Anyway. Tough to lose a parent. IT KILLS YOU A BIT WHEN YOU LOSE YOUR MOTHER.
Patrick, I'm so sorry. Tough to lose a parent. I'm around this weekend. If you need anything, let me know. (Otherwise I'll pressure you for drinks in December.)
You don't even want to know how bad our jokes got after my dad died. Morbidity is the only way. Though bereavement sex was pretty good, too, if I recall... (tears = lube amiriteguise)
When my ex-girlfriend's dad died (THE WOMAN I SHOULD HAVE MARRIED AND DONE ALL THAT CRAZY CRAP WITH .... but DIDN'T), MAN, I was dancin' like Comedy Bojangles,takin' people's minds off SHIT. Felt GOOD, I got to do that for me own dad, if only for a few minutes, he laughed. LAUGHED. WITH ME, rather than AT me.
AND I SWEAR TO JESUS CHRIST ON THE CROSS, THE VERY NEXT PERSON WHO TRIES TO MAKE SOME KIND OF JOKE TO ME WILL DIE IN A WAY THAT WILL MAKE WARREN ELLIS' BALLS SHRIVEL UP IN ABSOLUTE FEAR. I AM SO NOT JOKING , YOU WOULD REPORT ME TO THE AUTHORITY IF YOU COULD SEE HOW ROCK-SERIOUS AND DIAMOND-COVEREDHARD I AM.

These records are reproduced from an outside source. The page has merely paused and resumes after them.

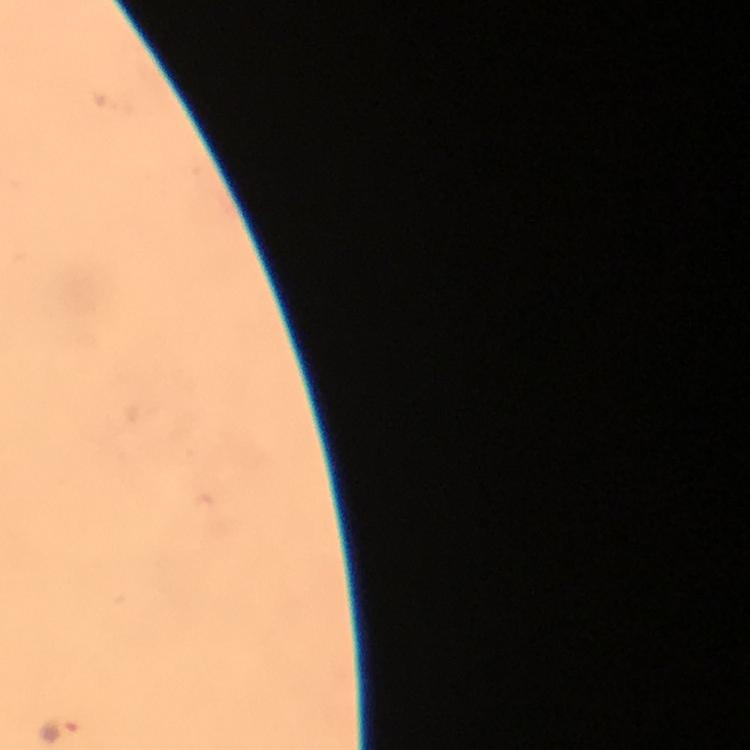

Approximate centers as [x, y] in pixels. Malaria parasite locations: [60, 733]. Smartphone photograph taken through a microscope. Cropped region of a single field of view. Image is 750×750 pixels. Giemsa-stained preparation. Thick blood film. From a diagnostic examination for malaria. At 100x magnification. Immersion oil was used.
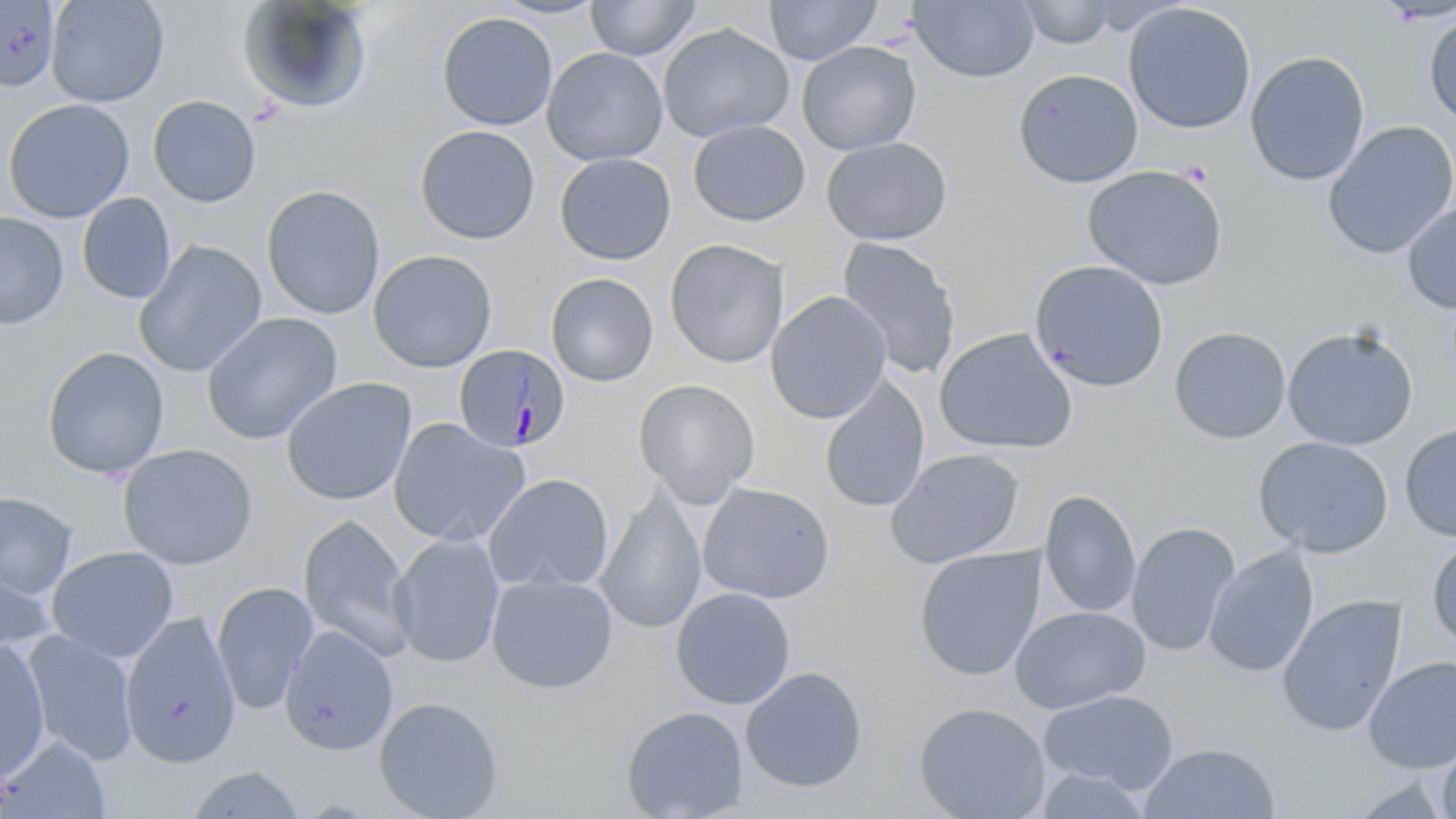
Approximate bounding boxes as (x1, y1, x2, y2) in pixels. Plasmodium malariae-infected red blood cell locations: (452, 344, 571, 453). Uninfected red blood cell locations: (45, 0, 169, 108), (585, 0, 700, 61), (765, 0, 882, 65), (1016, 0, 1120, 49), (0, 1, 61, 91), (237, 1, 374, 115), (909, 1, 1040, 84), (1122, 2, 1257, 134), (436, 11, 558, 131), (1423, 11, 1456, 126), (658, 24, 794, 143), (797, 41, 921, 155), (542, 46, 668, 165), (1245, 51, 1369, 186), (1013, 69, 1143, 188), (147, 95, 261, 207), (2, 98, 135, 223), (688, 119, 810, 226), (1322, 120, 1456, 259), (414, 125, 540, 244), (821, 137, 952, 245), (554, 152, 676, 265), (1082, 165, 1229, 290), (261, 185, 385, 319), (76, 193, 176, 304), (1401, 199, 1456, 314), (0, 212, 69, 330), (836, 236, 962, 381), (665, 238, 788, 369), (133, 239, 267, 378), (368, 250, 497, 372), (1029, 259, 1169, 392), (546, 272, 659, 387), (765, 290, 891, 424), (201, 312, 343, 444), (1282, 325, 1419, 450), (1169, 326, 1291, 444), (934, 327, 1078, 454), (42, 346, 169, 479), (819, 373, 930, 513), (280, 377, 416, 505), (633, 378, 760, 509), (388, 417, 529, 547), (1400, 423, 1456, 541), (1254, 436, 1393, 558), (117, 443, 259, 570), (884, 448, 1025, 569), (483, 473, 614, 593), (697, 481, 835, 604), (595, 486, 707, 635), (1039, 490, 1141, 619), (0, 491, 77, 599), (297, 513, 415, 659), (1125, 521, 1241, 657), (389, 533, 505, 668), (1426, 535, 1456, 650), (912, 545, 1047, 682), (1204, 545, 1319, 678), (46, 546, 178, 663), (0, 558, 58, 665), (486, 573, 618, 693), (211, 581, 318, 715), (670, 587, 796, 710), (1276, 594, 1407, 738), (1010, 605, 1151, 713), (119, 611, 241, 768), (280, 625, 398, 756), (22, 630, 139, 765), (0, 640, 51, 784), (1362, 656, 1456, 774), (740, 666, 868, 794), (1038, 688, 1179, 794), (373, 696, 505, 819), (912, 701, 1052, 819), (620, 705, 749, 819), (1, 737, 112, 818), (1436, 738, 1456, 819), (1138, 743, 1281, 819), (185, 765, 306, 819), (1032, 768, 1155, 818), (1338, 774, 1455, 818). Slide-level diagnosis: Plasmodium malariae. 1000x magnification. Thin blood film. Image is 1456×819 pixels. Light microscopy. One field of a larger specimen. May-Grünwald-Giemsa stain.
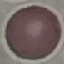

malaria status = uninfected
stain = Giemsa
image type = automatically extracted cell patch, resized to 64 × 64 pixels
preparation = thin blood smear
capture = smartphone through the microscope eyepiece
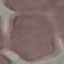

result: no malaria parasites detected
preparation: thin blood smear
stain: Giemsa
capture: smartphone camera at the microscope eyepiece
image_type: automatically extracted cell patch, resized to 64 × 64 pixels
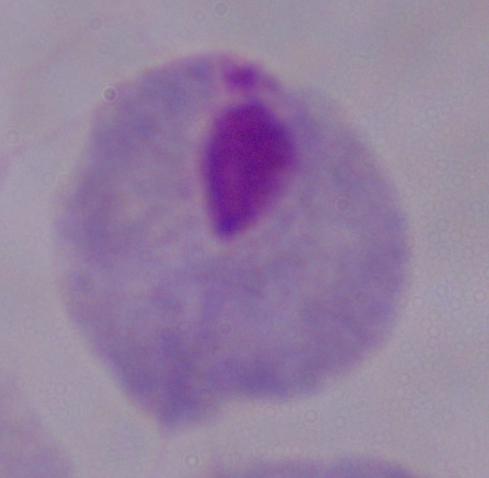 1000x magnification. Micrograph. A trichomonad is seen.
Point out each Plasmodium parasite.
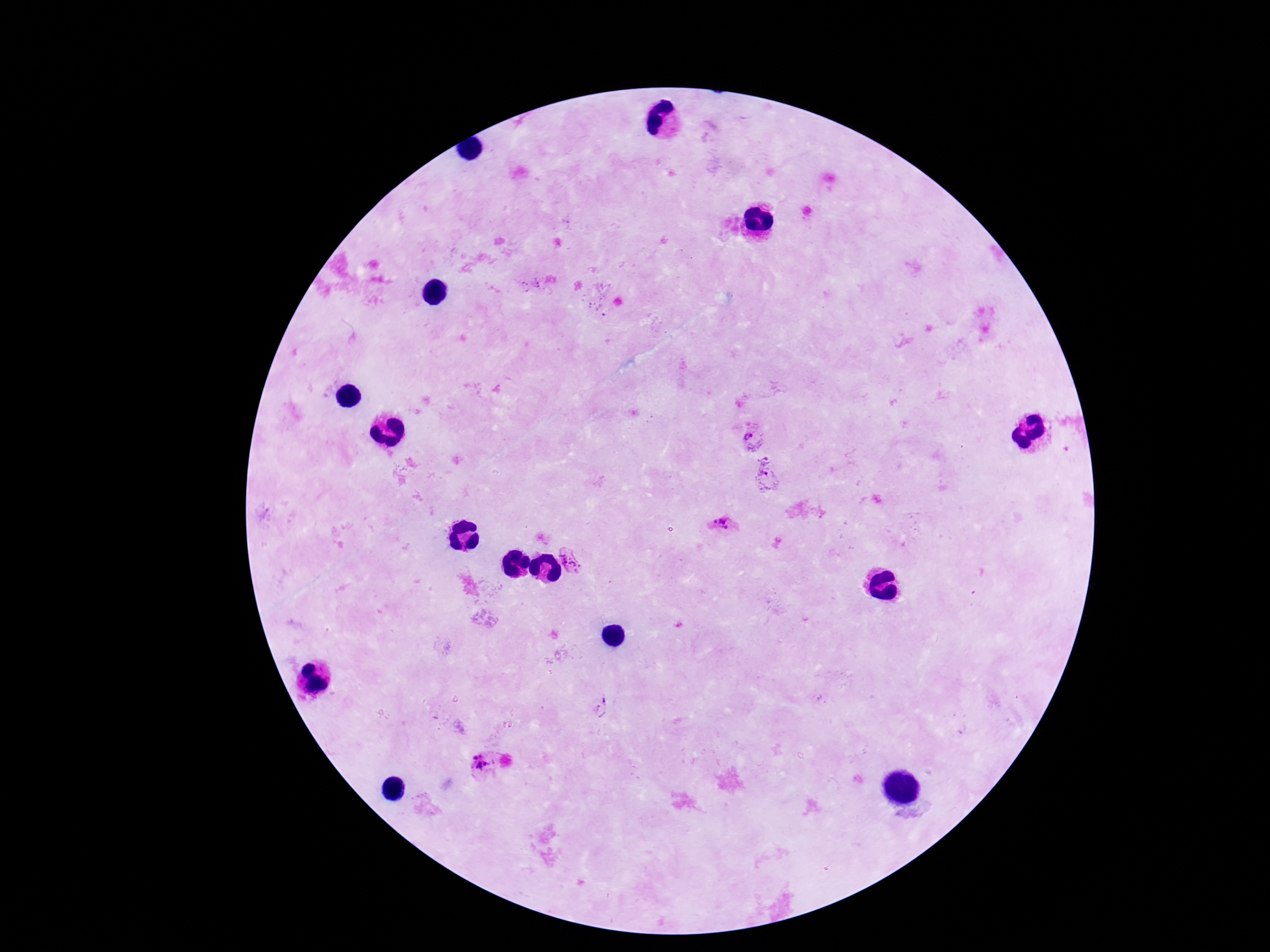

Si? LOOKIN' AT YOU, MATE. Warren woulda chimed in HOURS AGO, busy as he always was. Thirty cents on the dollar? I'M WORTH MUCH MORE THAN THAT. Ariana? You move on or what?
... I don't get some kind of gentle answer from the Management before I finally crawl into the fetal position and cry myself to sleep, then this place is dead to me. NOT THE PEOPLE, just the place.
Aawww I'm awful terrible at gallows humor, though I laugh my ass off at it...
Well...my night was awesome till I read this and I now I feel like shit for having a good time. But you know what Hex? I'm glad you're here. And so I'm glad of your mom being your mom. Because she Did It Right. With you at least. You'r bro...well there's one in every family, give or take.
Also I'm still tipsy from our post opening night bourbathon. nom.